A indústria respondeu com uma fusão massiva e, em última análise, fatal. O principal concorrente do New York Central era a ferrovia da Pensilvânia. Ambos estavam doentes. Em 1968, eles se fundiram para criar a Penn Central Transportation Company. Este novo colosso tinha 21.000 milhas de trilhos.
A lógica por trás da fusão parecia sólida na época. Os executivos esperavam por uma divisão do trabalho. O frete seria enviado para Nova York e Nova Inglaterra ao norte ao longo da rota de nível de água da Central de Nova York. Os trilhos principais da Pensilvânia atenderiam às necessidades industriais da Filadélfia, Baltimore e dos vales de Delaware e Schuylkill.
Ele falhou. A integração foi uma bagunça. A nova estrada faliu em junho de 1970.
O fim de uma era
O colapso foi rápido. Em 1971, o governo federal interveio. A National Railroad Passenger Corporation, conhecida como Amtrak, assumiu os serviços de passageiros. Isso marcou o fim dos trens de passageiros de longa distância nas antigas linhas centrais de Nova York.
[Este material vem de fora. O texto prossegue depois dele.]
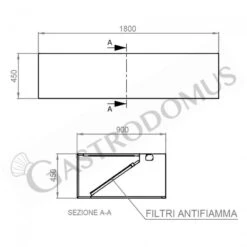 Cappa Kubica A Parete Senza Motore L1800xP900xH450mm -Vendite GATRODOMUS cappa kubica a parete senza motore l1800xp900xh450mm 3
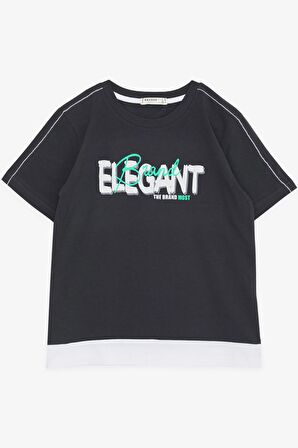 Breeze Erkek Çocuk Tişört Yazı Baskılı 8-14 Yaş, Antrasit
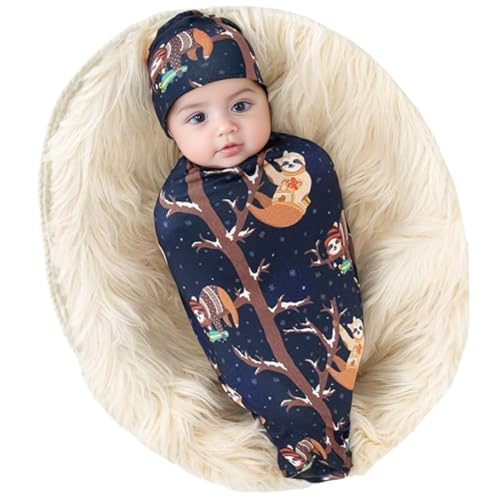 Image of Galabloomer Newborn Swaddle Blanket with Beanie Set Baby Boy Receiving Blanket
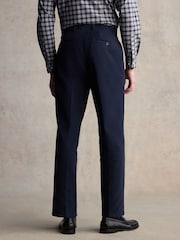 Navy Blue Barbour® Slim Fit Moleskin 100% Cotton Suit Trousers - Image 3 of 8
Os demais ativos ferroviários não desapareceram. Eles foram fundidos com outras cinco linhas. Isso aconteceu em abril de 1976. A nova entidade foi a Consolidated Rail Corporation, ou Conrail. No entanto, a rota Nova York-Washington foi posteriormente transferida de volta para a Amtrak.
A locomotiva 999 já se foi. O Empire State Express não funciona mais. Mas os trilhos contam uma história de rápida expansão e colapso repentino. A Central de Nova York já foi a espinha dorsal do transporte americano. Depois, tornou-se um conto de advertência sobre a extensão excessiva.
O panorama da ferrovia americana mudou. A Amtrak ainda opera em muitas dessas rotas antigas. Os corredores de transporte de mercadorias continuam vitais. Mas a era do gigante ferroviário privado e integrado como o New York Central acabou. O recorde de velocidade de 180 quilômetros por hora foi quebrado décadas atrás. O declínio da empresa, porém, permanece um fato histórico.